**YOUR TASK**
Below are records; reproduce exactly the lines from the one containing "How much space" through the end, both included, and only those.

**RECORDS FOR THIS EXERCISE**
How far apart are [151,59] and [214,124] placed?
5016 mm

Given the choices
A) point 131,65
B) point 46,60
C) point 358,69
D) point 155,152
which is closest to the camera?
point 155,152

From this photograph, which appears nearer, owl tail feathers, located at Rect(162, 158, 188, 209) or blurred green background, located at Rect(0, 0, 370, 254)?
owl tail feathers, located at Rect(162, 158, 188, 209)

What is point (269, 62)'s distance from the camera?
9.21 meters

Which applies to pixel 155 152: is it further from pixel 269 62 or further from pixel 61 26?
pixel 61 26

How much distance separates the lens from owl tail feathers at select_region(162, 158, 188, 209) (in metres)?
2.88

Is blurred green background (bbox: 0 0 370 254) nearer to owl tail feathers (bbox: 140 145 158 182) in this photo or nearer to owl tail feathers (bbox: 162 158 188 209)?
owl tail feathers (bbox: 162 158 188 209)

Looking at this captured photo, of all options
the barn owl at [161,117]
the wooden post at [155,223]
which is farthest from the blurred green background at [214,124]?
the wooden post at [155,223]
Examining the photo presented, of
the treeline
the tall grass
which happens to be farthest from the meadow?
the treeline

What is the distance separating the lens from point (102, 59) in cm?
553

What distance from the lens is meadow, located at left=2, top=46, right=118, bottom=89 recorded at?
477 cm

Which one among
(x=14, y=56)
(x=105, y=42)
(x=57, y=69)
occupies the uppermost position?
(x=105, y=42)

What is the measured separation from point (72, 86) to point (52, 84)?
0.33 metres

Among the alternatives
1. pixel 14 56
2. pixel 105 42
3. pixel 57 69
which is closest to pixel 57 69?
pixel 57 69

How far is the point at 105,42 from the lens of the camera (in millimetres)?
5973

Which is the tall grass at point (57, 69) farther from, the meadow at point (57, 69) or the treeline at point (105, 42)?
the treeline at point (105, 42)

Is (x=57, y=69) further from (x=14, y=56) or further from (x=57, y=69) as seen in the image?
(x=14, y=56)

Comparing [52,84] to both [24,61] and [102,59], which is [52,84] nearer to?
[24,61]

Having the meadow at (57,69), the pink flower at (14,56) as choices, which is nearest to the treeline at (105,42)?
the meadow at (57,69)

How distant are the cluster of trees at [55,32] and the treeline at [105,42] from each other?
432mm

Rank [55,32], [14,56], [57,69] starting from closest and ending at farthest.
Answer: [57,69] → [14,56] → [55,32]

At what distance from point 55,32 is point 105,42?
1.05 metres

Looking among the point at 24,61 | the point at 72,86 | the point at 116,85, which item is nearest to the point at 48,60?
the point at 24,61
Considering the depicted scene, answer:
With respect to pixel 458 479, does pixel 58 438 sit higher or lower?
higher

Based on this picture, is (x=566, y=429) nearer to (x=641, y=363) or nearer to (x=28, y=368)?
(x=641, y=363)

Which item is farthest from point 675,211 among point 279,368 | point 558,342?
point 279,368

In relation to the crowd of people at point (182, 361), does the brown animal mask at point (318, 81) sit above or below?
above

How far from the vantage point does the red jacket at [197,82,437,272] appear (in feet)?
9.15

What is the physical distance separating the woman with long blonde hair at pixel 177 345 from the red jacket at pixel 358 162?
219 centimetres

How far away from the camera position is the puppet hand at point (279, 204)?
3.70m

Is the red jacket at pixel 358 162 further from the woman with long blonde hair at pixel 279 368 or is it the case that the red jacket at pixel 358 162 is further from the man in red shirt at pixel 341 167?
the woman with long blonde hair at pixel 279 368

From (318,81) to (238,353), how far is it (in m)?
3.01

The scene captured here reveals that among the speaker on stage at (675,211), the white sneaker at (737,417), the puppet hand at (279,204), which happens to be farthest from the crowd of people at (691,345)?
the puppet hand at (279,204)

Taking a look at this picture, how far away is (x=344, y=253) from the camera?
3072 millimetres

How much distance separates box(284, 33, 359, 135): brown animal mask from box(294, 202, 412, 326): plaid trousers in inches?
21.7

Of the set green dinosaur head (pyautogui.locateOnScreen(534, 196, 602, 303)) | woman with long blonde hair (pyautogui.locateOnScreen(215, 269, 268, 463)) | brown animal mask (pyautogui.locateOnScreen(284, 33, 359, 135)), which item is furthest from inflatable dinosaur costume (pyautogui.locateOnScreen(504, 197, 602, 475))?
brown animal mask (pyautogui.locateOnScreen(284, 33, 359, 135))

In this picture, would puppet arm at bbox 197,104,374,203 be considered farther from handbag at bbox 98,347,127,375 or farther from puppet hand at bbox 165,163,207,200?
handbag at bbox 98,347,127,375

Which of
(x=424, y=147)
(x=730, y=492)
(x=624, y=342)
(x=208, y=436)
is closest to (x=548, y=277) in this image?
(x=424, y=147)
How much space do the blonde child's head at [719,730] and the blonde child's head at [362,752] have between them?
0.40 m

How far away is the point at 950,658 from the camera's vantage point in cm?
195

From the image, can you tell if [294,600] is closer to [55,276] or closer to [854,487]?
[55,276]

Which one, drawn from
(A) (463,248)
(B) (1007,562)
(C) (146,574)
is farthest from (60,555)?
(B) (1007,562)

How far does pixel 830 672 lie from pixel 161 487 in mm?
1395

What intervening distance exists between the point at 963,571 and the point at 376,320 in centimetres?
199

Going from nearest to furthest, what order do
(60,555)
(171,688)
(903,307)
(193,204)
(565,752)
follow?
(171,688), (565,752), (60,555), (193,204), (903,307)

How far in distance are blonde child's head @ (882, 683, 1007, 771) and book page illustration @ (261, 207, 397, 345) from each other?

**EXERCISE ANSWER**
How much space do the blonde child's head at [719,730] and the blonde child's head at [362,752] have between them?
0.40 m

How far away is the point at 950,658 from the camera's vantage point in cm?
195

From the image, can you tell if [294,600] is closer to [55,276] or closer to [854,487]?
[55,276]

Which one, drawn from
(A) (463,248)
(B) (1007,562)
(C) (146,574)
is farthest from (60,555)?
(B) (1007,562)

How far does pixel 830 672 lie from pixel 161 487 in mm?
1395

What intervening distance exists between the point at 963,571 and the point at 376,320 in centimetres?
199

Going from nearest to furthest, what order do
(60,555)
(171,688)
(903,307)
(193,204)
(565,752)
follow?
(171,688), (565,752), (60,555), (193,204), (903,307)

How far in distance are blonde child's head @ (882, 683, 1007, 771) and book page illustration @ (261, 207, 397, 345) from each other?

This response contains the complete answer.